Liz Harris is the minimalist, ambient artist better known as Grouper. Her tenth studio album, Ruins, is a bare, raw, and hushed work that was almost entirely made in 2011 on a trip she took to Aljezur, Portugal. It was recorded on a portable 4-track, and one of the only instruments used is an upright piano. While living there, Harris found inspiration in the physical state of her surroundings. On walks, she came across the ruins of old estates and a nearby village. She describes the album as “a document. A nod to that daily walk. Failed structures. Living in the remains of love.” Ruins is emotional; a quiet anger, and a depleted form of what once was.
“Made of Metal” opens up with sounds of crickets and frogs; Harris brings you directly to the source of her time in Portugal. “Clearing” introduces Harris with her omnipresent piano and achieves an immense feeling of dread. It’s a heavy song weighted in a deep, yet subdued anger. Harris doesn’t deliver you her feelings easily. Her barely audible vocals make you listen closely, stretching your ear to hear her woes behind the piano. Her lyrics are the equivalent to discovering an old VHS home recording. You’ll understand the setting and roughly determine the time frame, but there are scratches and dust on the tape that muffle or completely destroy certain memories. On “Clearing,” Harris delivers a bone-chilling blow when she sings, “maybe you were right when you said I’ve never been in love.” It’s a devastating and harsh lyric that entirely summarizes the emotive quality of the song, even if her other words get lost. Harris challenges the concept of anger being equivalent to loudness and noise, and replaces that with a slow burn under the surface.
The standout single, “Call Across Rooms,” features Harris trying to find something to latch onto in the momentary reality of life. Surrounded by an echoing piano, you can hear Harris grasping for stability when she utters, “maybe we’ll figure it out.” It’s hopelessness on all fours. “Labyrinth” involves no vocals from Harris, but contains one of the album’s most visceral moments when a microwave beeps. She says that it occurred naturally “when power went out after a storm.” By leaving it on the album, she transforms something that is incredibly common to symbolize a fleeting memory and a signifier of a specific instance in her journey.

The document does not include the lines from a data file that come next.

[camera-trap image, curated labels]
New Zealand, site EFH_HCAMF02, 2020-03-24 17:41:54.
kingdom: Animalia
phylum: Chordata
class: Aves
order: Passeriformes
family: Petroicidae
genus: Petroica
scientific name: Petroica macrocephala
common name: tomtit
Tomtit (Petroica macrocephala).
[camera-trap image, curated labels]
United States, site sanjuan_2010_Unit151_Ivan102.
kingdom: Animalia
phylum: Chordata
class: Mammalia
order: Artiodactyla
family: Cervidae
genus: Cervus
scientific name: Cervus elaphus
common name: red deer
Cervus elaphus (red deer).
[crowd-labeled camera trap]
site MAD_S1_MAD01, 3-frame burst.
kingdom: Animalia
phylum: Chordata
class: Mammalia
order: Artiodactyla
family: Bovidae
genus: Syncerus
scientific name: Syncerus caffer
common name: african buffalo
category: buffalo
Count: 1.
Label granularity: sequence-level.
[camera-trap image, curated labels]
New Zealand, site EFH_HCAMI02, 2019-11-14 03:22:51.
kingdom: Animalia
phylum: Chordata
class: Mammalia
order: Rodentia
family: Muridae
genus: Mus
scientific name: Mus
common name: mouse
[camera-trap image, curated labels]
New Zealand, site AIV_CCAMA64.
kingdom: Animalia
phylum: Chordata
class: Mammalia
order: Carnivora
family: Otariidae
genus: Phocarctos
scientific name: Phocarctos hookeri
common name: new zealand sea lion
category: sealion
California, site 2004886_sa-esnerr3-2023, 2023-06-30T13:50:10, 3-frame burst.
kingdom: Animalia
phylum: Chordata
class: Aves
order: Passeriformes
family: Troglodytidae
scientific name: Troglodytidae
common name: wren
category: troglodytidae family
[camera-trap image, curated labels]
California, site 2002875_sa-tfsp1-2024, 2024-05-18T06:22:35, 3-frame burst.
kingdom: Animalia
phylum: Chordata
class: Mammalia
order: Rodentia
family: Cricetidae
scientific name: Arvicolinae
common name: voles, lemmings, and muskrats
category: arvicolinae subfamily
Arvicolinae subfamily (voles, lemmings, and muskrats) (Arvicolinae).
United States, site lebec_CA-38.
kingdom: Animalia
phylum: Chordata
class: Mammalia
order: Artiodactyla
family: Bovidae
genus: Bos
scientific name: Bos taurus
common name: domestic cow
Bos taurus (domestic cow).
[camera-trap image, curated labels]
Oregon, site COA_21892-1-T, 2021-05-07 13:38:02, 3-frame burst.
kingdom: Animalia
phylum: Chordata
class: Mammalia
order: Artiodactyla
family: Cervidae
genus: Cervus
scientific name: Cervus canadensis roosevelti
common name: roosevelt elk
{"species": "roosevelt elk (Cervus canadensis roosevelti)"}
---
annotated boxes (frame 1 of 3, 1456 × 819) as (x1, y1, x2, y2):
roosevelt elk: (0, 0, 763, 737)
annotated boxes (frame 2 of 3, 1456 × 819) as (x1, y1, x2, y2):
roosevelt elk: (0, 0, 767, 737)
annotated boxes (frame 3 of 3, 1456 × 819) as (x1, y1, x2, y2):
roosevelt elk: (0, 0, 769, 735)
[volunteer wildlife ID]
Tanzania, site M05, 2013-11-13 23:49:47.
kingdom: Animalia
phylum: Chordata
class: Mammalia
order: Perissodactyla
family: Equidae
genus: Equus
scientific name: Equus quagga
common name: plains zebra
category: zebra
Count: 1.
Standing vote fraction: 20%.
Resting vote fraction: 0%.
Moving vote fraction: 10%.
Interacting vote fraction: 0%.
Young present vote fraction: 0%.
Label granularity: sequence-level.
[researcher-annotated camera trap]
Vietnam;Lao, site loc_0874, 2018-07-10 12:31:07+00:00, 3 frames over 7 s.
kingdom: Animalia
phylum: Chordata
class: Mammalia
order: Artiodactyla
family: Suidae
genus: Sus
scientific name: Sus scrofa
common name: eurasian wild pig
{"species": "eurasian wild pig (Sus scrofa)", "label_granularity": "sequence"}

The close-proximity of the microphone to Harris’ mouth captures her incredibly soft voice as well as her slight breaths. You can practically hear when she opens and closes her lips. This unembellished recording style creates a nurturing element that is unique to Grouper. On the eight-minute “Holding,” Harris slightly lets her guard down as her vocals inch toward the surface. It’s a moment of clarity and enlightenment as she struggles to contain it: “I hear you calling and I want to go straight into the valleys of your arms and disappear there.” She is searching for permanence in a field of decay. As “Holding” is the last song she recorded in 2011, she ends her time in Portugal in a state of strength, but uncertainty.
In closing out Ruins, Harris completed her journey with a new song made three years later. “Made of Air” is a reflection piece that is as desolate as it is telling. Utilizing sounds from a thunderstorm, she comes full circle. The album opened up with sounds of the natural surroundings and now she is reflecting on that storm three years prior that made the electricity go out and the microwave beep. It’s deeply personal and the only song that doesn’t feature a piano, but, instead, is replaced with light synths. It’s a calming and intimate closing and an obvious break from the burdensome weight of the rest of the album. Ruins is a muted and gentle anguish tethered to the emptiness of times past, and it’s a stunning work that parallels Grouper’s 2008 breakthrough, Dragging a Dead Deer Up a Hill.